** Questions to answer **
1/ Answer these questions using the opinion piece below.
(a) Which four politicians does the writer name while saying it doesn't matter who the candidate is?
(b) According to the writer, what is the cancer in our politics?
(c) What three conditions must representatives meet for the writer to see them as nothing more than vehicles for policy outcomes?
2/ Transcribe everything in the opinion piece below from "I also like" down to "with the times.".

** Text for analysis **
=== Section Start ===
My person isn't winning and the narrative has shifted, so we're gonna punt and call it a purity test. Wah wah wah.
I don't need purity, I need outcomes.
I don't want a messiah. I don't care if it is Hillary Rodham Clinton, Bernie Sanders, Joe Biden, or Barack Obama. I want outcomes. I want my representatives to advocate for policies in line with my ideology and my vision for governance.
I don't care what they say behind the scenes. I don't care if they believe in their heart of hearts what they say with their mouth of mouths. As long as they commit no crimes, abuse no one, and demonstrate basic humanity, they are nothing more than vehicles for policy outcomes.
I care that I get to be a part of a party that has an agenda that stops murder by Federal agents, that feeds kids in poverty, that protects the right for a woman to get an abortion (no hedging), that says the cancer in our politics is money, and that acknowledges genocide.
I also like being part of a party that is willing to embrace reality and not meekly look backward, in the hopes that some politics from a bygone era has returned from the dead and is catching up with the times.
=== Section End ===
** Recorded data **
=== Section Start ===
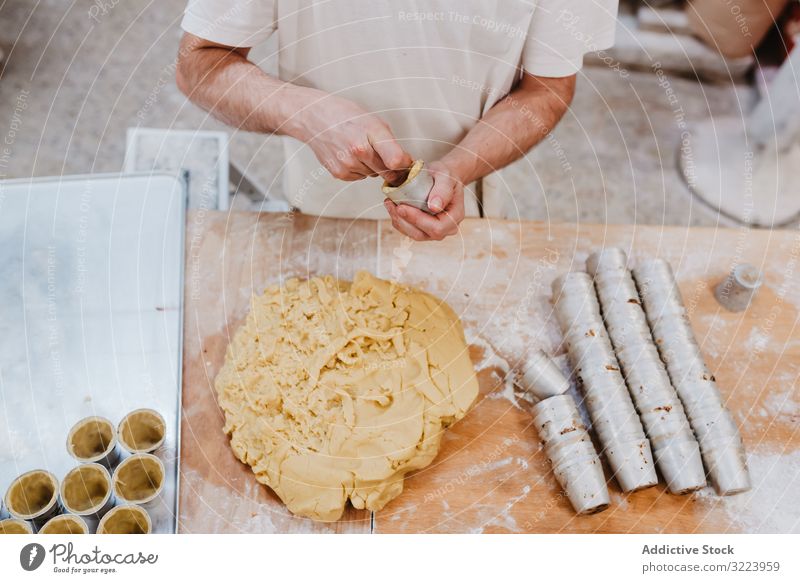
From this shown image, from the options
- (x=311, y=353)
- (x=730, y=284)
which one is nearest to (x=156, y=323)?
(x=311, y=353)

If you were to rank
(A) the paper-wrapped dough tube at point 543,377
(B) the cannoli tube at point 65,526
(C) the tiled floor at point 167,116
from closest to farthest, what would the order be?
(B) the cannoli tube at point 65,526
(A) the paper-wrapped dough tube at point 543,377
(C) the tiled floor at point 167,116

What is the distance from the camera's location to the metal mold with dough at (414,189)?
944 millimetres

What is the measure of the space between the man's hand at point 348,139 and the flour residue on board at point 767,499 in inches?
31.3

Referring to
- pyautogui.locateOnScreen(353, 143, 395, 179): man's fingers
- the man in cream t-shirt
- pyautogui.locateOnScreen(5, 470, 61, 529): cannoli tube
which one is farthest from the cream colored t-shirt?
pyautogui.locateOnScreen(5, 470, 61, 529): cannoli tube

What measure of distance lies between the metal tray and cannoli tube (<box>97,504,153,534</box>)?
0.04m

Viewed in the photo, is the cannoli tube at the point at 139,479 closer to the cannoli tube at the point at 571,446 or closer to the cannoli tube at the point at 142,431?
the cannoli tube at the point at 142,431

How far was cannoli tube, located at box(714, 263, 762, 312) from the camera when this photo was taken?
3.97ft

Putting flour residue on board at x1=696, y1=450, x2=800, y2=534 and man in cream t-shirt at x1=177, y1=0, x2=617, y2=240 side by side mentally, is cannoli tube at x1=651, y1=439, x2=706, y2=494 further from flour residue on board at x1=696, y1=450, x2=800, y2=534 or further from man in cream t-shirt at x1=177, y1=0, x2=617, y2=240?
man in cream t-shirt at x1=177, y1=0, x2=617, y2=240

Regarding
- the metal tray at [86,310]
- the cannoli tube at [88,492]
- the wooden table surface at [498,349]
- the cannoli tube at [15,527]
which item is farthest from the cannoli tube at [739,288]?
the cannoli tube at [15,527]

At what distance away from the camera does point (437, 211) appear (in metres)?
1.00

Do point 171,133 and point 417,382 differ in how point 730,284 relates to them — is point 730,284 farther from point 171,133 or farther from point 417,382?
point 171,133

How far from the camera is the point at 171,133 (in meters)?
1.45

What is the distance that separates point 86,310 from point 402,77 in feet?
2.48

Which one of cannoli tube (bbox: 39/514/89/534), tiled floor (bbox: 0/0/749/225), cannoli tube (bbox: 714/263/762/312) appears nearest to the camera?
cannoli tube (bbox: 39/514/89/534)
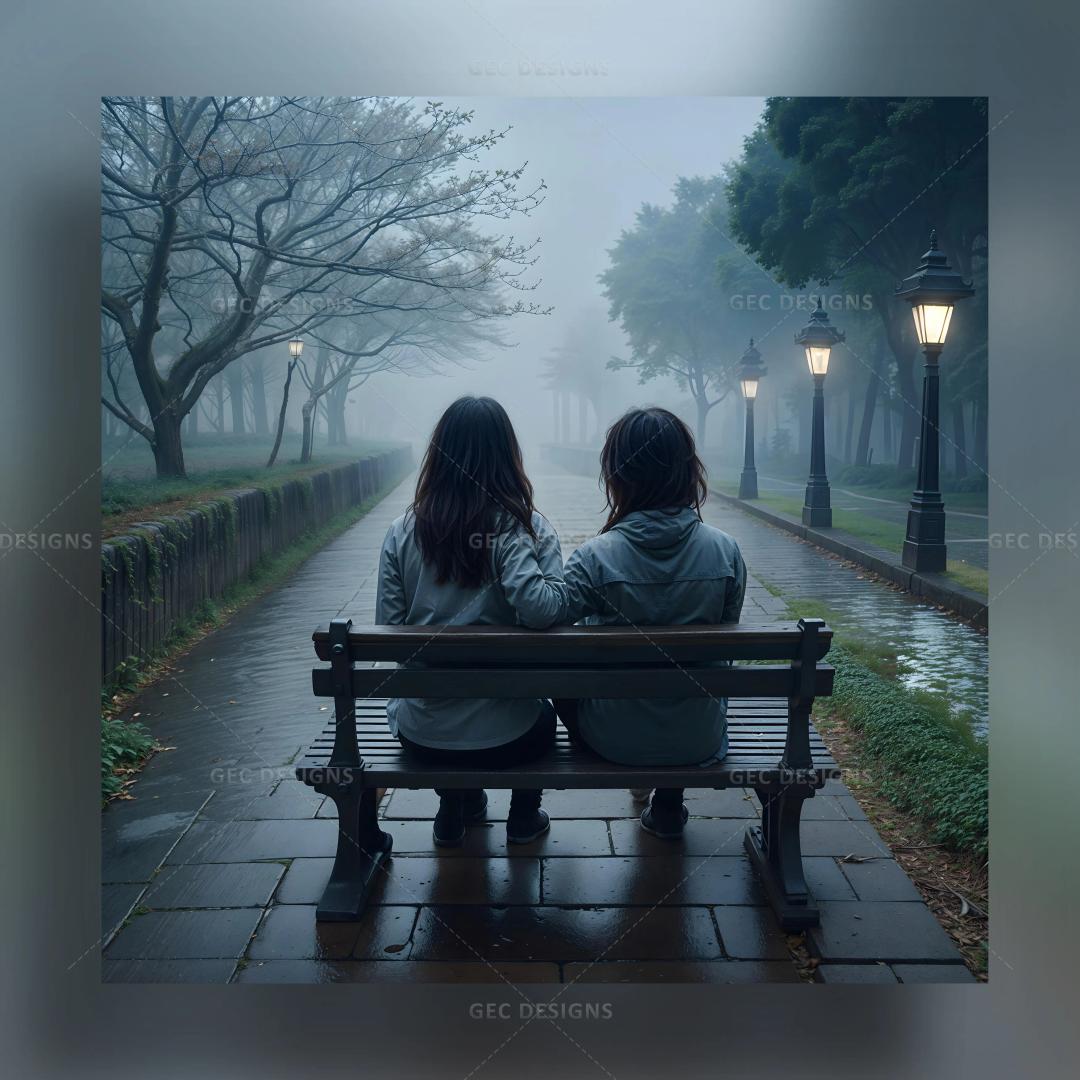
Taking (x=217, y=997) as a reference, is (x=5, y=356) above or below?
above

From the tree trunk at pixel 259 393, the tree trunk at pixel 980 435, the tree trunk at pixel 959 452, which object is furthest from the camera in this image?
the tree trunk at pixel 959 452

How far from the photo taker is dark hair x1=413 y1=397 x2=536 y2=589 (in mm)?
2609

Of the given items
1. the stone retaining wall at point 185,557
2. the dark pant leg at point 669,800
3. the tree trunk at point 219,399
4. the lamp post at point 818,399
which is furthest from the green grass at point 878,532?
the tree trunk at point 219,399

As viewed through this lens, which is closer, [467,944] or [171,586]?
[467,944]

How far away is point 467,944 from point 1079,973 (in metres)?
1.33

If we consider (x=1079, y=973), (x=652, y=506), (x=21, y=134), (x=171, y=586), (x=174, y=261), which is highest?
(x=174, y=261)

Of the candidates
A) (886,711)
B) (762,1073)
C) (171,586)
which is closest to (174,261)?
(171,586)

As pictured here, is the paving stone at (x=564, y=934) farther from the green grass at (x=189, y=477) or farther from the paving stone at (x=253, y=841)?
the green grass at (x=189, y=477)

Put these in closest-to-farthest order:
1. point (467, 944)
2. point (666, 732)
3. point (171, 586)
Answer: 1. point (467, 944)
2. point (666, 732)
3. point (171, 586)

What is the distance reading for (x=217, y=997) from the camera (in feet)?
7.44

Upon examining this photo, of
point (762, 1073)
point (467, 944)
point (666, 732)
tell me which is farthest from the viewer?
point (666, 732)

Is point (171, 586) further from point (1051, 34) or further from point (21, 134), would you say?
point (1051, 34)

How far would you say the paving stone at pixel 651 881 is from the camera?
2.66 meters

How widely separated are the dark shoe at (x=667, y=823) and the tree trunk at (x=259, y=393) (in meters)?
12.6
=== Section End ===
=== Section Start ===
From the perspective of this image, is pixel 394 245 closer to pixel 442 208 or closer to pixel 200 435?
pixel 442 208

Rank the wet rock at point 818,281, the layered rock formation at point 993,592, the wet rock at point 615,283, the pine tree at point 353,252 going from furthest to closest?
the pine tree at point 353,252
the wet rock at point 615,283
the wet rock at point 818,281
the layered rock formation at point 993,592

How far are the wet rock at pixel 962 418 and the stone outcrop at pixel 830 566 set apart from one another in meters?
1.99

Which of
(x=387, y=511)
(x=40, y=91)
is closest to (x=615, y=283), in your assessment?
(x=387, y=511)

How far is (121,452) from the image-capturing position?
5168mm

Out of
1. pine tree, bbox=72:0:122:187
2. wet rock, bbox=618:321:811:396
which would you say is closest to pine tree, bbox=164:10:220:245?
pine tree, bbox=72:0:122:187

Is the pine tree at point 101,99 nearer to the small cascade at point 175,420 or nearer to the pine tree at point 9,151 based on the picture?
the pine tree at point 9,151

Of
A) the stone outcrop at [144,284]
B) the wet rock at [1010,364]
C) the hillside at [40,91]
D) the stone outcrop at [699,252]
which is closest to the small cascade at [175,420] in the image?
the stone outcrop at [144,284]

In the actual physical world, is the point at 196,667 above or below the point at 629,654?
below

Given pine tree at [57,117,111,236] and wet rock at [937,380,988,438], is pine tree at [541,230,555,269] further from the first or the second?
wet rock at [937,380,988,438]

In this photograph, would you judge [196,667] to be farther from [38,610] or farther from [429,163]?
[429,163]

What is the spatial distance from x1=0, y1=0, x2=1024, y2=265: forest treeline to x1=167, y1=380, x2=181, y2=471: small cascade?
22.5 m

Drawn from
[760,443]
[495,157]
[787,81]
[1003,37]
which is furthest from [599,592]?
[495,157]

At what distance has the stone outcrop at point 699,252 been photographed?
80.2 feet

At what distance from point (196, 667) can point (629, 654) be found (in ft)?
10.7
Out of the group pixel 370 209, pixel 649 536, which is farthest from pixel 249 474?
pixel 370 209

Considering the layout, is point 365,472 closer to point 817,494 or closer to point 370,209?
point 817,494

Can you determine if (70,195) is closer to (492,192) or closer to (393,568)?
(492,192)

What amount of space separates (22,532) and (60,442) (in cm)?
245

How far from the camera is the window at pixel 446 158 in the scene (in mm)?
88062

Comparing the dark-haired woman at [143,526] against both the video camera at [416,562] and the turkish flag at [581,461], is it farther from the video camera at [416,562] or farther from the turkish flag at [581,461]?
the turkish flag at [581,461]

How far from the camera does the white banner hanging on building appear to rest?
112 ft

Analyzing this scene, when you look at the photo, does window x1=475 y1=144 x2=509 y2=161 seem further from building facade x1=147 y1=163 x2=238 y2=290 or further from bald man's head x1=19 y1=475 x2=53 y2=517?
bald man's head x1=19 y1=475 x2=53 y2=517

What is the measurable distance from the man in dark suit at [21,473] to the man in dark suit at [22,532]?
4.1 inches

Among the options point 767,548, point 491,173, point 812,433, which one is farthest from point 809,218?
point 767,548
=== Section End ===
** Answers to each task **
1/
(a) Hillary Rodham Clinton, Bernie Sanders, Joe Biden, and Barack Obama.
(b) Money.
(c) They must commit no crimes, abuse no one, and demonstrate basic humanity.

2/
I also like being part of a party that is willing to embrace reality and not meekly look backward, in the hopes that some politics from a bygone era has returned from the dead and is catching up with the times.